Muppet farce prelude to Frankfurt's tale of woe
STEWART FLEMINGNeuer Markt is worst performer among Europe's hi-tech stock markets, reports Stewart Fleming
IT MAY not be easy being green, as Kermit the Frog used to wail. But right now Kermit and his fellow critters on the Muppet Show, not to mention shareholders of EM.TV & Merchandising which owns the rights to the Muppet clan, are undoubtedly feeling extremely blue.
Last month EM.TV, a German company that was once one of the stars of Frankfurt's hi-tech Neuer Markt, confessed that it could not count. After it revealed that its half-year sales and earnings figures were inaccurate, its shares plunged 30% on the day. They are now languishing around e24, down from a year's high of e114.9.
The EM.TV shocker was just the prelude to what has been a horrible November for the Neuer Markt.
Within weeks Teamwork Information Management and Gigabell, a telecoms start-up, had both announced they were insolvent. A handful of other companies have also shocked the market with profits warnings.
A couple of casualties out of the almost 340 companies listed on the Neuer Markt should not be traumatic. But the failures are part of a wider malaise.
One third of the companies that have been floated this year are now trading below their issue prices.
The Nemax all-share index, an index just for the Neuer Markt, soared from 2680 in the autumn of 1999 to 8599 in the spring but is back down around the 3000 level - the worst performance among Europe's specialist hi-tech stock markets.
And DG Bank, which carved out a leading issuing-house role on the Neuer Markt, has implicitly confirmed critics' claims that banks were floating companies which were ill prepared for a public listing.
It announced publicly that it was tightening up the criteria for the initial public offerings it sponsored.
Even more significantly, because it is a covert sign that market officials are worried about some weaknesses, Volker Potthoff, a member of the board of the Deutsche Brse, which operates the Neuer Markt, said last week that it too was looking at ways of tightening its listing criteria.
There are two views of the controversy surrounding the Neuer Markt.
"It is more a problem of the collapse of the hi-tech sector worldwide than a fundamental problem with the market," is how the head equities dealer of a large foreign bank puts it. A former top Deutsche Brse official adds: "I am happy with the way things have developed.
"Investors have been reminded that this is a high-risk market and at the same time we are clearing out the dead wood, companies which are unlikely to survive the next five years."
Adrien Bommelaer, who covers Europe's hi-tech new markets for Credit Suisse First Boston, says: "It is good the Deutsche Brse is tightening up.
This will help to restore confidence."
Others are less sanguine.
"If this new market gets a bad reputation it could be the death of it," says a member of one of Germany's investor protection organisations. A Neuer Markt trader at a leading Frankfurt bank says: "The investment banks got carried away.
"They were ready to bring every company to the market whether or not it had a decent business plan."
Liquidity too is a problem, he argues: "In too many smaller stocks there is no bid side.

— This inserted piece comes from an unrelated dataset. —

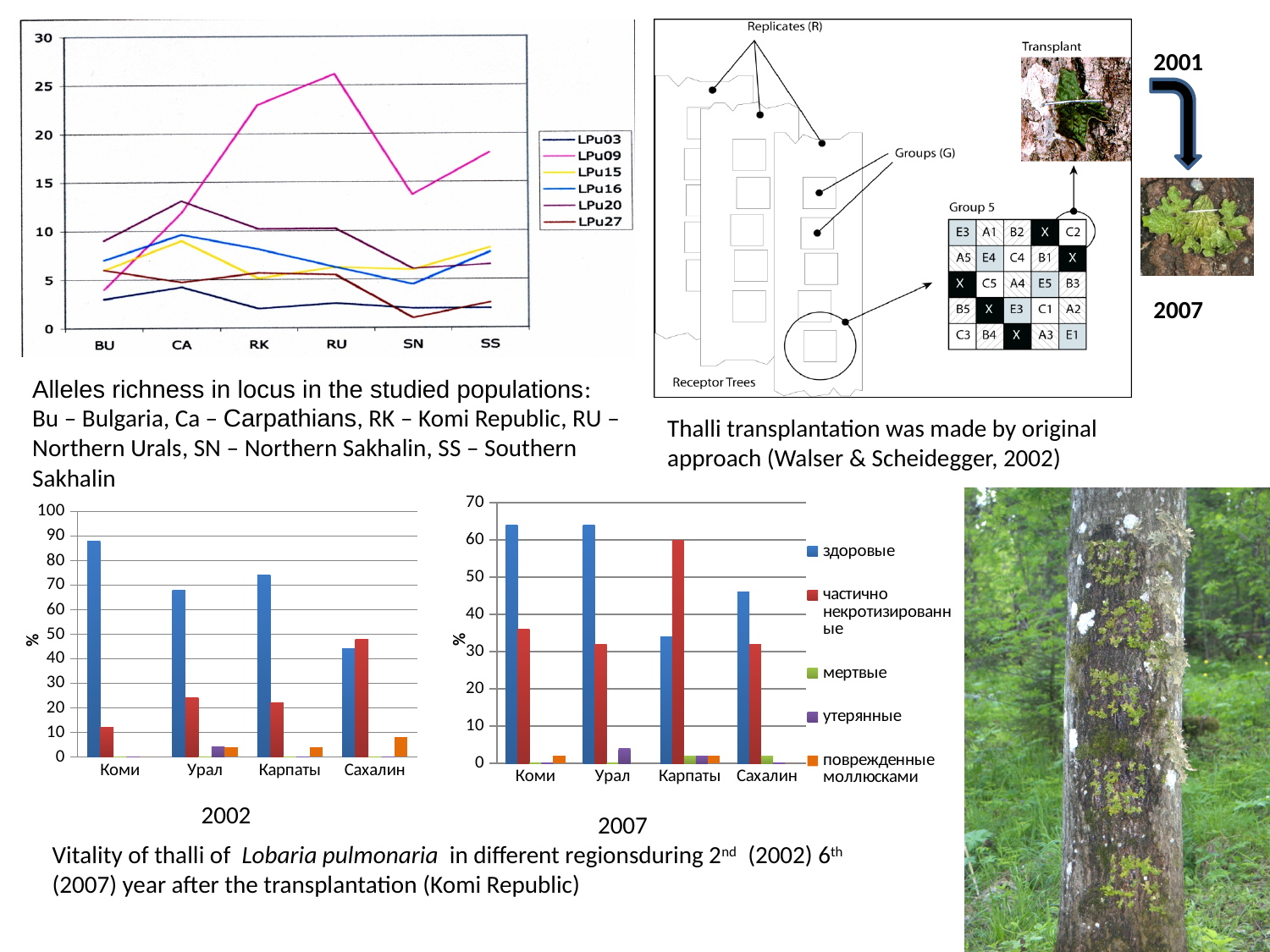
In the top-left line chart of allele richness, is the value of LPu09 at BU greater or less than 5? less In the top-left line chart of allele richness, which series has the highest value at RU? LPu09 In the 2007 bar chart, is the value of здоровые for Сахалин greater or less than 40? greater In the 2002 bar chart, is the value of the blue bar for Коми greater or less than 80? greater In the 2007 bar chart, how many series does the legend list? 5 What kind of chart is the top-left chart showing allele richness in the studied populations? line chart In the top-left line chart of allele richness, how many populations are shown on the x axis? 6 In the 2007 bar chart, which is larger for Карпаты: здоровые or частично некротизированные? частично некротизированные What kind of chart is the 2002 chart at the bottom left of the slide? bar chart In the top-left line chart of allele richness, how many series does the legend list? 6 In the 2002 bar chart, how many regions are shown on the x axis? 4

"In some, the market is so thin the proprietary traders at the banks have been able to virtually fix prices and the private investor has been stuffed."
Some well-informed observers, sympathetic to the Deutsche Brse, say privately it is not just the issuing houses chasing fees that were carried away by the euphoria that drove the Neuer Markt up. The Deutsche Brse too got sucked in.
"It let its ambitions to see the Neuer Markt as the foundation of a pan-European, not just a German, rival to the US Nasdaq market compromise its judgement about which companies it should agree to list," says a former government official.
Says a German venture capitalist who examined floating a hi-tech company in both London and Frankfurt: "The Deutsche Brse officials we spoke to were just not financially sophisticated enough for the job they were trying to do."
Others say the investment banks also lack analytical strength in Neuer Markt companies.
The fact that there is still a steady flow of new issues to the Neuer Markt, and that the private-investor tranche of the recent Deutsche Post flotation on the main market was eight times oversubscribed, suggests that with speedy remedial action by all concerned, confidence in the NM will recover.
But the stakes are high, and not just for Frankfurt.
Europe's new markets for hi-tech companies are one of the pillars on which the growth of the EU's venture capital and hi-tech business sectors are founded.
The risk of contagion cannot be ignored.